Türkiye Özgür Bakış'tan mahkum
Özgür Bakış gazetesi çalışanlarından Sakine Aktan'ın bir haberinden dolayı Avrupa İnsan Hakları Mahkemesi'ne (AİHM) yaptığı başvuruda Türkiye, ifade özgürlüğünü ihlale etmekten mahkum oldu. AİHM Sakine Aktan davasını Salı günü karara bağladı. Aktan Özgür Bakış gazetesinin 27 Aralık 1999 tarihli sayısının 11. Sayfasında Kürdistan Gazeteciler Birliği YRK başkanı ile yaptığı bir 'YRK Medya Okulu açıyor' başlıklı röportajdan dolayı 1 yıl 8 ay hapis ve 100 milyon lira para cezasına çarptırıldı. Olayı 2001 yılından bu yana bir çok kez yargılama konusu oldu. AİHM, 'haberin bazı yerlerinde Türk devleti hakkında en negatif bir tablo ortaya koyulmasına ve öyküye düşmanca bir çağrışım vermesine rağmen, şiddette, silahlı direnişe ve ayaklanmaya teşvik etmediğini' kaydetti. Türkiye'yi ifade özgürlüğü hakkını (madde 10) ihlal etmekten mahkum eden AİHM, Aktan'a bin 500 euro manevi tazminat verilmesine karar verdi.
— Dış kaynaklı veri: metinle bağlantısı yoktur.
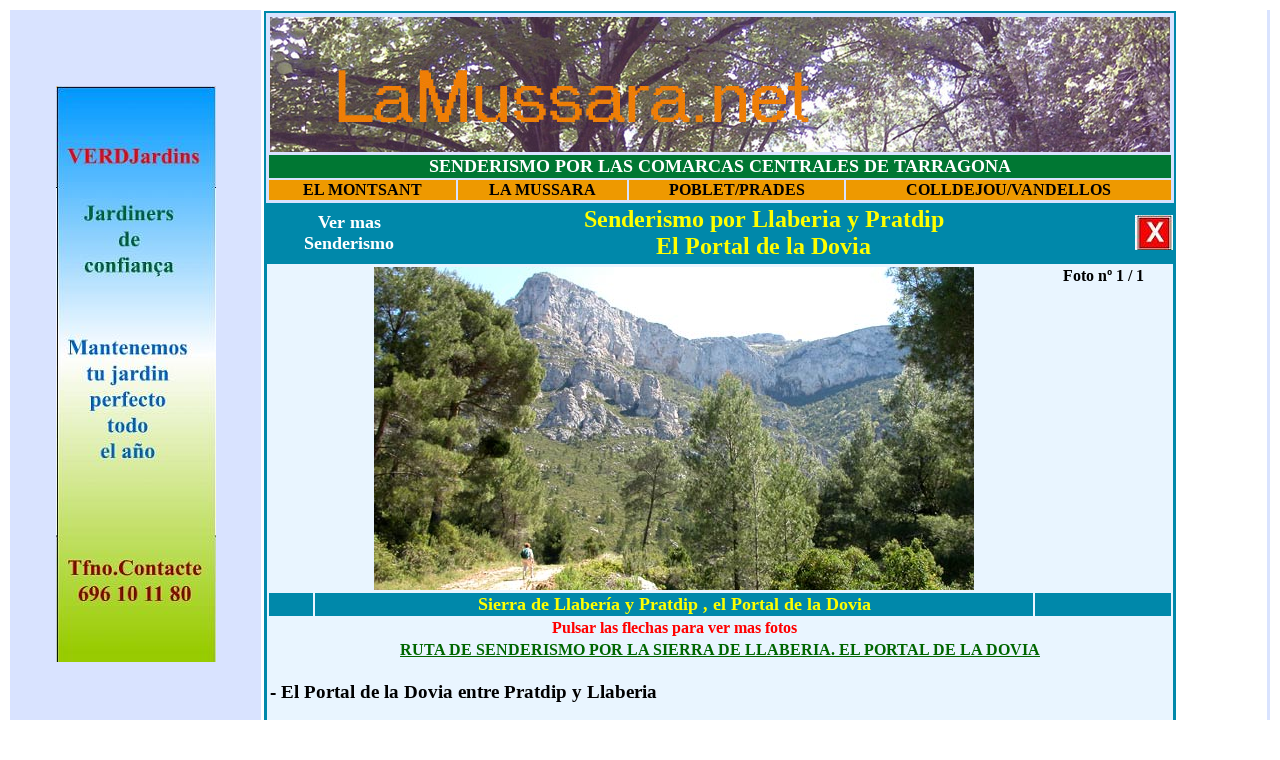

--- FILE ---
content_type: text/html
request_url: https://www.lamussara.net/p341141.asp
body_size: 5756
content:

<html>
<head>
<title>Senderismo por Llaberia y Pratdip , el Portal de la Dovia Senderismo tarragona</title>
<meta name="title" content="Senderismo por Llaberia y Pratdip , el Portal de la Dovia   tarragona ">
<meta name="keywords" content=" turismo , senderismo , caminar , ruta , excursion , monta�a , fotos ,  La Mussara">
<meta name="description" content="La web esta centrada en senderismo y turismo por las monta�as de Tarragona, La Mussara ,  montsant poblet, Prades, priorat , llaberia y Vandellos ">
<style type="text/css">
A
{
    COLOR: #FFFFFF;
    TEXT-DECORATION: none
}
.p6
{
    FONT-WEIGHT: bolder;
    FONT-SIZE: 12pt;
    COLOR: #000000;
    FONT-FAMILY: 'Comic Sans MS';
    BACKGROUND-COLOR: #ee9900;
    TEXT-ALIGN: center
}
</style>

</head>
<body>

<table width="100%" border="0">
<tr width="100%">
<td bgcolor="#d9e3ff" align="middle" valign="top">
	<table border=0 width=100% height=80 >
		<tr><td align=middle>
		<BR><BR><BR><BR>		
		<img src="images/fotoanuncio4.jpg" border="0">	
		
	</table>

</td>


<td valign="top" width="1000px">
	<table width="900px" bgcolor="#0088aa" BORDER="0">
		<tr bgcolor="#D9e3ff"><td colspan="4" align="left">
			<table border="0" width="100%">
				<tr><td colspan="4"><img src="images/panelbosqueiver2.jpg" border="0"></td></tr>	
				<tr bgcolor="#007733">
					<td colspan="4" align="middle" valign="top">
						<font size="4" color="#ffffff"><b>SENDERISMO POR LAS COMARCAS CENTRALES DE TARRAGONA</b></font></a>
					</td>
				</tr>		
					<tr CLASS="P6"><td>
						<a href="index.asp" title="www.lamussara.net">
							<font color="black">EL MONTSANT 
						</a>
						</td>
						<td>
						<a href="index.asp" title="www.lamussara.net">
							<font color="black">LA MUSSARA
						 </td>
						<td>
						<a href="index.asp" title="www.lamussara.net">
							<font color="black">POBLET/PRADES
						 </td>
						<td>
						<a href="index.asp" title="www.lamussara.net">
							<font color="black">COLLDEJOU/VANDELLOS
						 </td>
					</tr>
			</table>
		</td></tr>
		<tr>
			<td width="15%" align="middle"><a href="index.asp" title="www.lamussara.net"><b><font SIZE="4" color="white">Ver mas<br>Senderismo</a></font></td>
			<td WIDTH="65%" align="middle"><font size="5" color="yellow"><b>Senderismo por Llaberia y Pratdip<br>El Portal de la Dovia</b></font></td>
			<td align="right">
			
			</td>
			<td align="right">
				<a href="index.asp">
					<img src="images/botonrojo.jpg" border="0" title="Cerrar esta pagina">
				</a>	

			</td>
		</tr>
		<tr><td colspan="4">
			<table bgcolor="#e9f5ff" width="100%">
				<tr>
					<td width="5%"><br></td>
					<td align="middle" width="80%">
						<img src="images/n08201.jpg" border="0"><br>
					</td>
					<td valign="top" align="middle">
						<h4>Foto n� 1 / 1</h3><br>
					</td>
				</tr>
				<tr bgcolor="#0088aa">
					<td width="5%"><br></td>
					<td align="middle" width="80%">
						<font size="4" color="yellow"><b>Sierra de Llaber�a y Pratdip , el Portal de la Dovia</b><br> 
					</td>
					<td valign="top" align="middle">
						<br>
					</td>
				</tr>
				<tr>
					<td width="5%"><br></td>
					<td align="middle" width="80%">
						<font size="3" color="red"><b>Pulsar las flechas para ver mas fotos </font><br>
					</td>
					<td valign="top" align="middle">
						<br>
					</td>
				</tr>
				<tr>
					<td colspan="3" align="middle">
						<font size="3" color="#006600">
						<b><u>RUTA DE SENDERISMO POR LA SIERRA DE LLABERIA. EL PORTAL DE LA DOVIA</u></b><br><br>

					</td>
				</tr>

				<tr>
					<td colspan="3">
						<font size="3">
						<h3>- El Portal de la Dovia entre Pratdip y Llaberia</h3><br>
		                		- Una de las muchas excursiones que se pueden hacer desde Pratdip es subir hasta el pueblo de Llaberia.<br>
		                		- Nuestro sitio preferido es subir por el Portal de la Dovia.<br>
						- Los paisajes que se atraviesan son de gran belleza y con un aire de alta monta�a que hacen de todo el recorrido una gozada para los sentidos.<br>
						- La parte fuerte de la subida, para salvar los 500 metros de desnivel , se realiza por el Portal de la Dovia , con el Montredon enfrente y espectaculares cortados y cuevas en esta zona de la Sierra de Llaberia.<br>                    
	                   		- Desde la carretera de Pratdip , a la altura del pueblo hay que coger una pista que sale a la derecha y que tiene un letrero, no muy visible , que pone A Llaberia.<br>
	                   		- Hay que seguir esta pista durante unos kilometros, para despues coger un sendero a la izquierda, que es el que sube por el Portal de la Dovia.<br>
						- Una vez arriba , un sendero bastante plano nos llevar� hasta el pueblo de Llaber�a.<br>
                     			- De Pratdip a Llaberia por el portell de la Dovia.<br>
                     			- De Pratdip al Montredon por las crestas de la seda<br><br>

						<b>RUTA DE SENDERISMO POR LA SIERRA DE LLABERIA. EL PORTAL DE LA DOVIA</b><br><br>

						<br><br>
					</td>
				</tr>
			</table>
		</td></tr>
		<tr><td colspan="4" align="middle"><font size="3" color="#ffffff">Todos los derechos reservados</font></td></tr>
		<tr><td colspan="4" bgcolor="#c9e3ff"><br></td></tr>

	</table>	
</td>
<td bgcolor="#d9e3ff" border="1" align="middle" valign="top">
<script type="text/javascript"><!--
google_ad_client = "pub-0382160387404643";
google_ad_width = 160;
google_ad_height = 600;
google_ad_format = "160x600_as";
google_ad_type = "text_image";
google_ad_channel = "";
google_ui_features = "rc:6";
//-->
</script>
<script type="text/javascript" src="http://pagead2.googlesyndication.com/pagead/show_ads.js">
</script>
</td>
</tr>
</table>




</body>
</html>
Sine-Sen'den sansüre tepki
Sine Sen Genel Başkanı Yusuf Çetin, DTP'ye açılan kapatma davası, sınır ötesi tezkerenin uzatılması, Alternatif gazetesinin bir ay kapatılması gibi uygulamalara tepki göstererek, aydın ve sanatçılara 'Baskı, sansür ve parti kapatmalara karşı durun' çağrısında bulundu. Son güncel gelişmelere ilişkin Sine Sen Genel Başkanı Yusuf Çetin, sendika binasında basın toplantısı düzenledi. Militarist ve şoven sisteme karşı muhalefet eden muhalif basın keyfi gerekçelerle sürekli kapatıldığını belirten Çetin, 'Bizler haber alma özgürlüğünden mahrum bırakılıyoruz. Gerçek haberi okuduğumuz Alternatif'e ceza verilmiştir. Bu ortamda haber alma ve basın özgürlüğünden söz emek mümkün değildir. Tezkerenin süresi uzatılarak yeniden ölüm ve cenaze törenleri gündeme getirilecek. Savaş bütçesini doğalgaz ve elektrik faturalarımızla ödeyeceğimizi biliyoruz' dedi. Çetin ayrıca DTP'ye kapatma davasının kaygı verici olduğunu belirtti.